▸ Problem requirements:
Transcribe the lines below exactly. No image belongs in the transcription.

▸ Data provided:
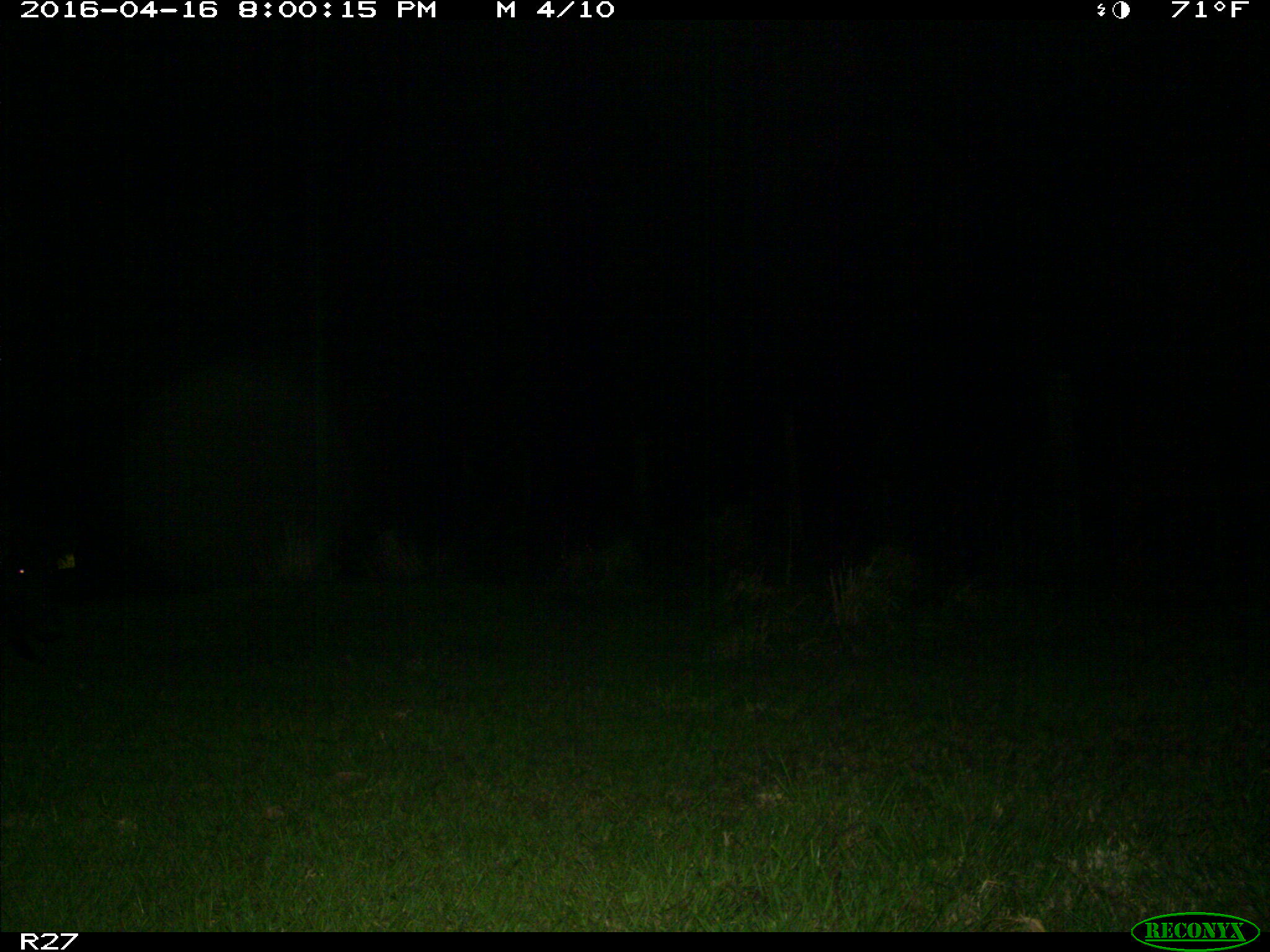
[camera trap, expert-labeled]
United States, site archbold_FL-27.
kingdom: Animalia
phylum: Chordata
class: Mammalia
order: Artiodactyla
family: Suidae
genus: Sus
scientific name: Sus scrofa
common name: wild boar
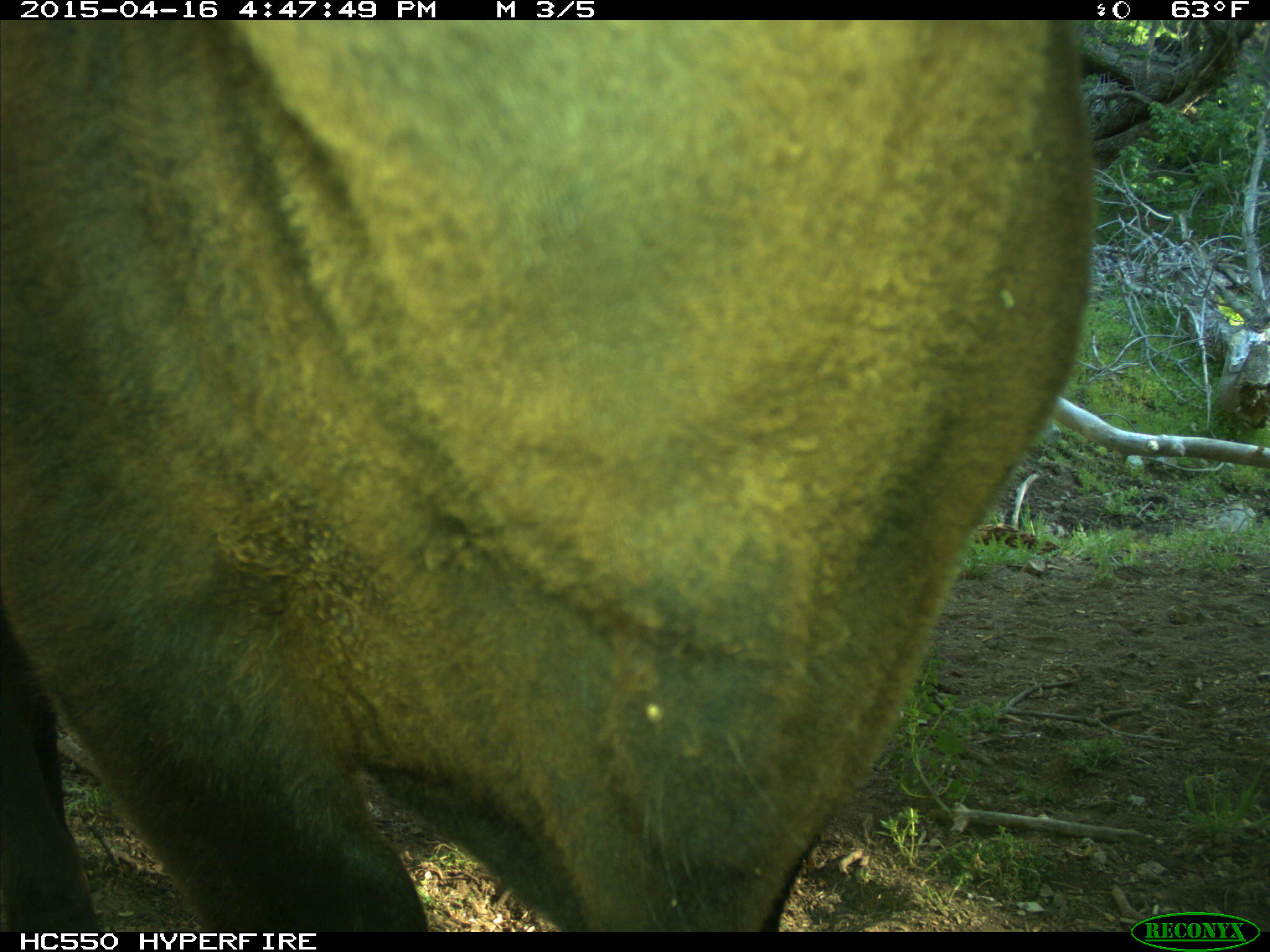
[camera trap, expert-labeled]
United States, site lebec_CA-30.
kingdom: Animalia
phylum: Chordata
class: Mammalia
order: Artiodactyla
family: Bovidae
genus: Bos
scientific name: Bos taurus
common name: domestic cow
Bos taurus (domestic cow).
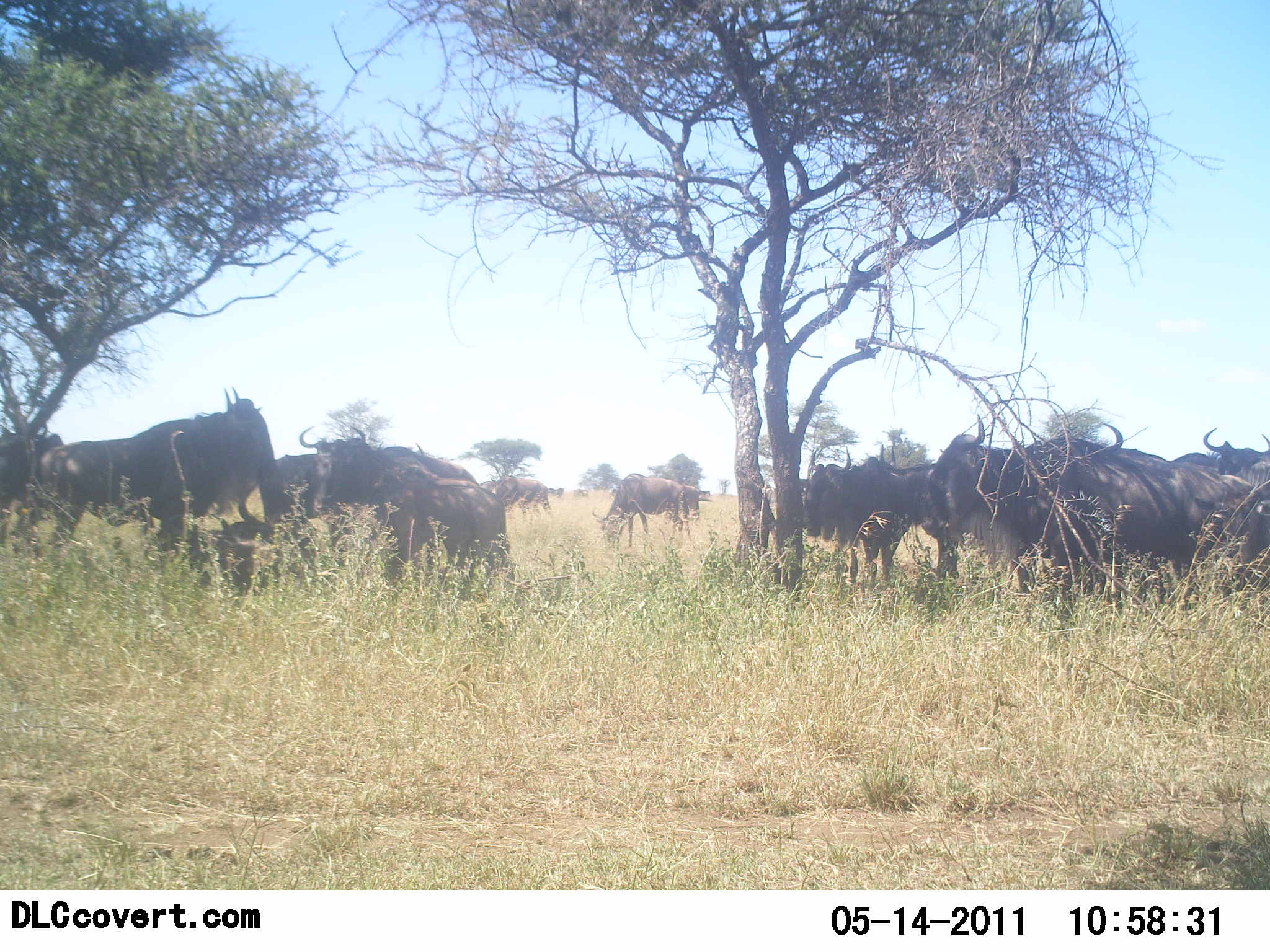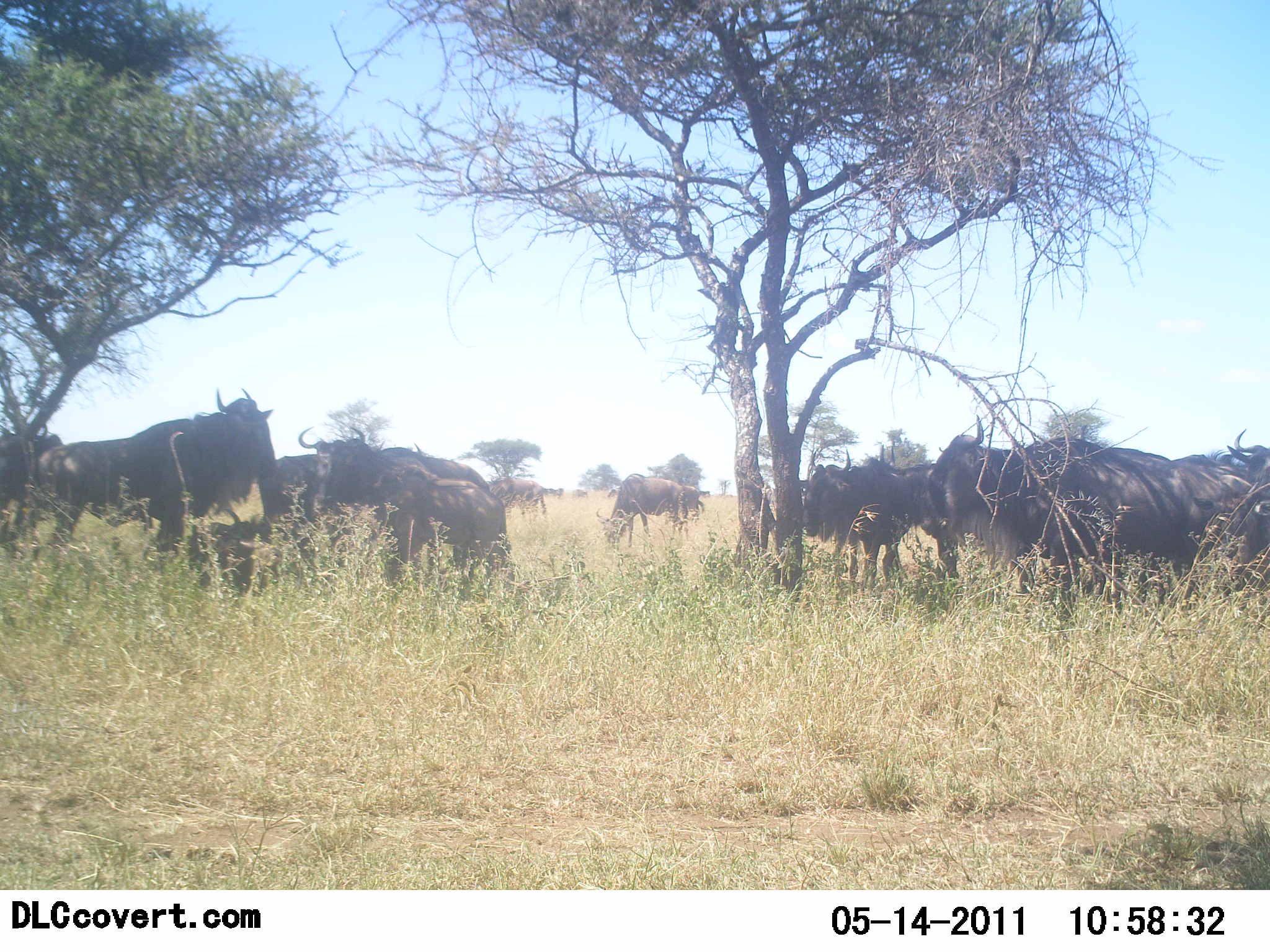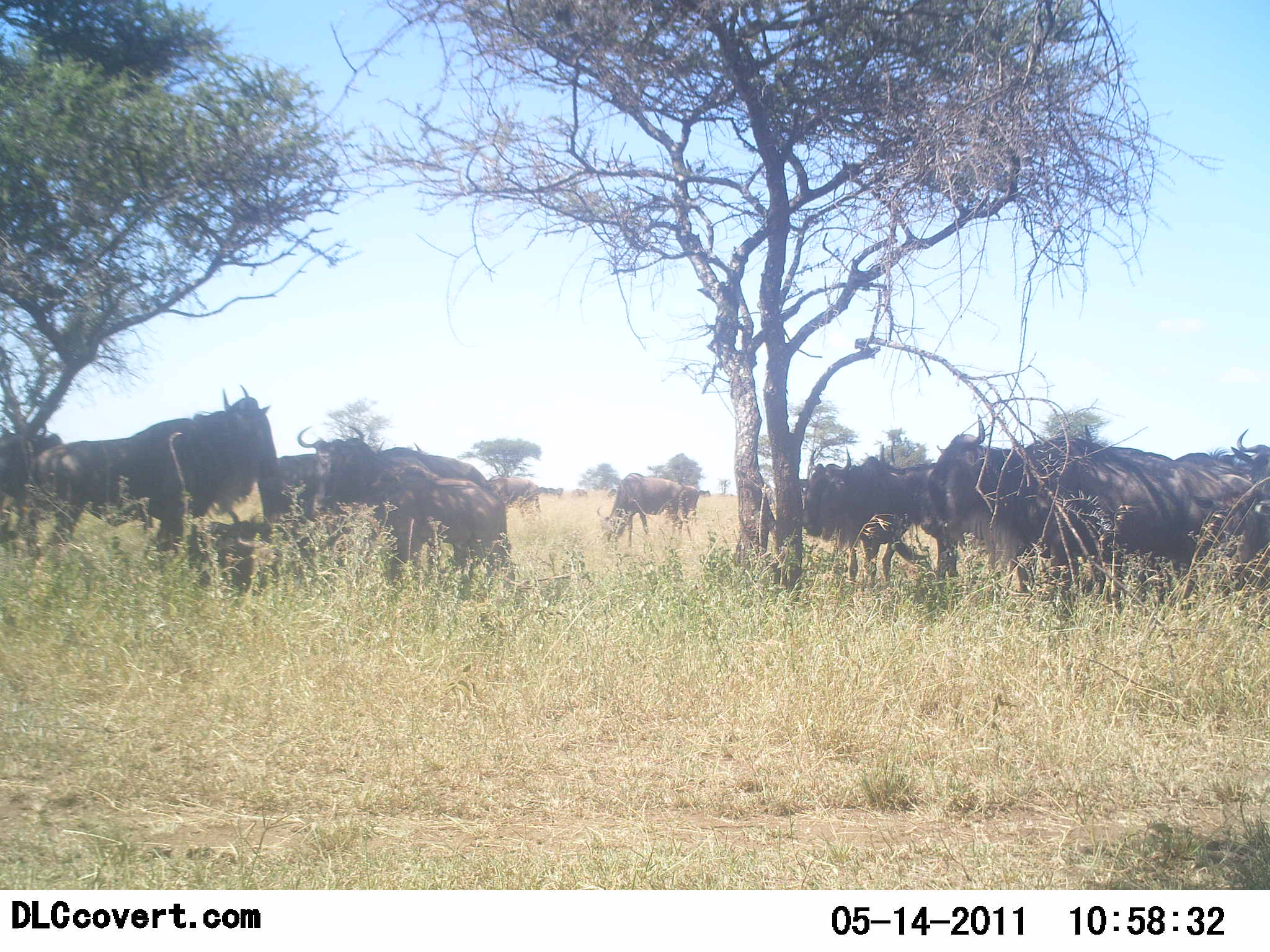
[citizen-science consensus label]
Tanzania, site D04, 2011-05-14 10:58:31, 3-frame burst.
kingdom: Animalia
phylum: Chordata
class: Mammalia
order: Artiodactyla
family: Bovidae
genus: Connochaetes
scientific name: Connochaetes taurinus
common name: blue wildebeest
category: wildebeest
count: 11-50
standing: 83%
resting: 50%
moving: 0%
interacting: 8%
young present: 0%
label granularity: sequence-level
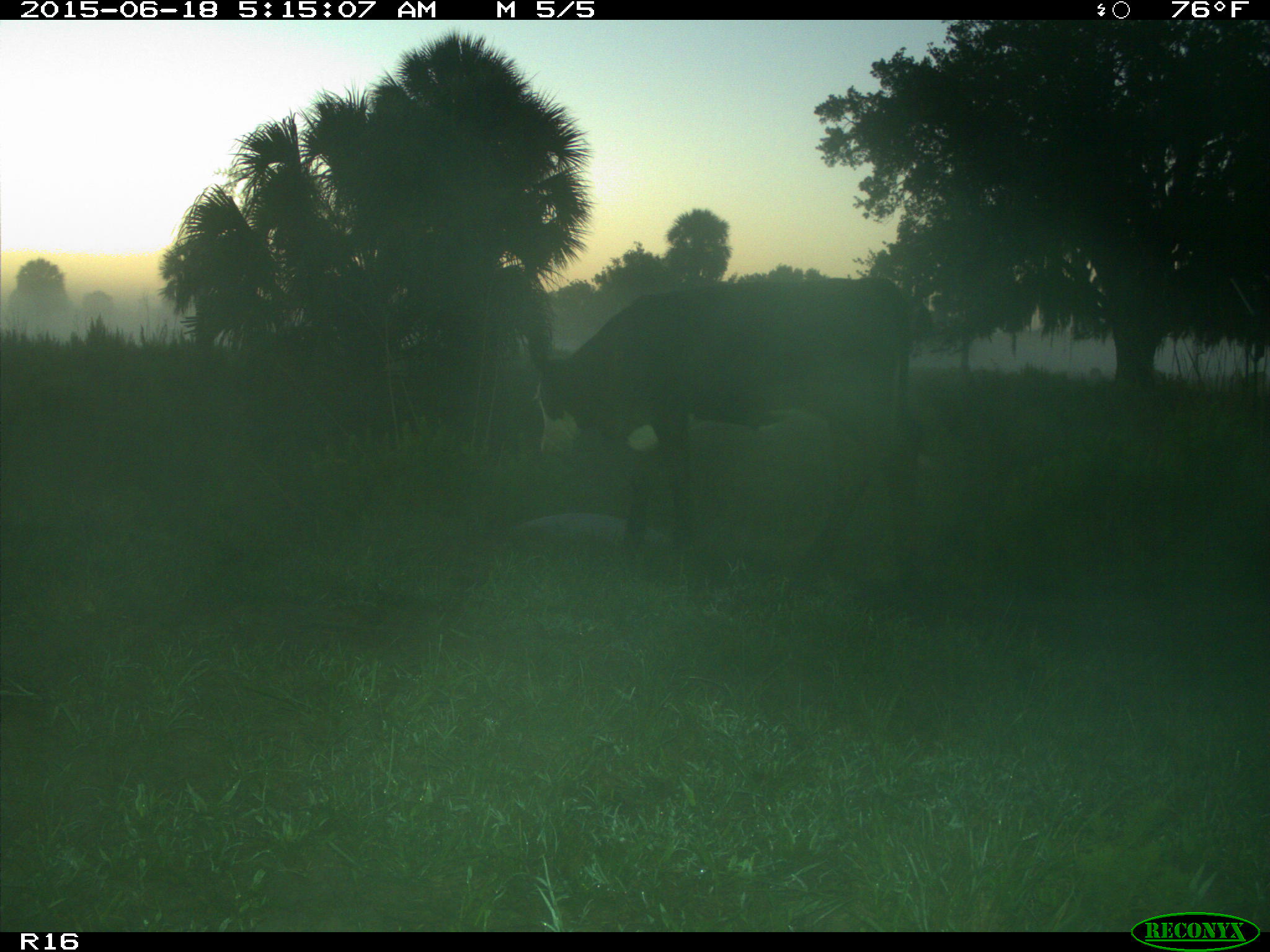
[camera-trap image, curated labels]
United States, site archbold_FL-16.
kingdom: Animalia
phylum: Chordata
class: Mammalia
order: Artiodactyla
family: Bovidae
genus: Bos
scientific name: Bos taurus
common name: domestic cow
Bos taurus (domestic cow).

▸ Solution:
[camera trap, expert-labeled]
United States, site archbold_FL-27.
kingdom: Animalia
phylum: Chordata
class: Mammalia
order: Artiodactyla
family: Suidae
genus: Sus
scientific name: Sus scrofa
common name: wild boar
[camera trap, expert-labeled]
United States, site lebec_CA-30.
kingdom: Animalia
phylum: Chordata
class: Mammalia
order: Artiodactyla
family: Bovidae
genus: Bos
scientific name: Bos taurus
common name: domestic cow
Bos taurus (domestic cow).
[citizen-science consensus label]
Tanzania, site D04, 2011-05-14 10:58:31, 3-frame burst.
kingdom: Animalia
phylum: Chordata
class: Mammalia
order: Artiodactyla
family: Bovidae
genus: Connochaetes
scientific name: Connochaetes taurinus
common name: blue wildebeest
category: wildebeest
count: 11-50
standing: 83%
resting: 50%
moving: 0%
interacting: 8%
young present: 0%
label granularity: sequence-level
[camera-trap image, curated labels]
United States, site archbold_FL-16.
kingdom: Animalia
phylum: Chordata
class: Mammalia
order: Artiodactyla
family: Bovidae
genus: Bos
scientific name: Bos taurus
common name: domestic cow
Bos taurus (domestic cow).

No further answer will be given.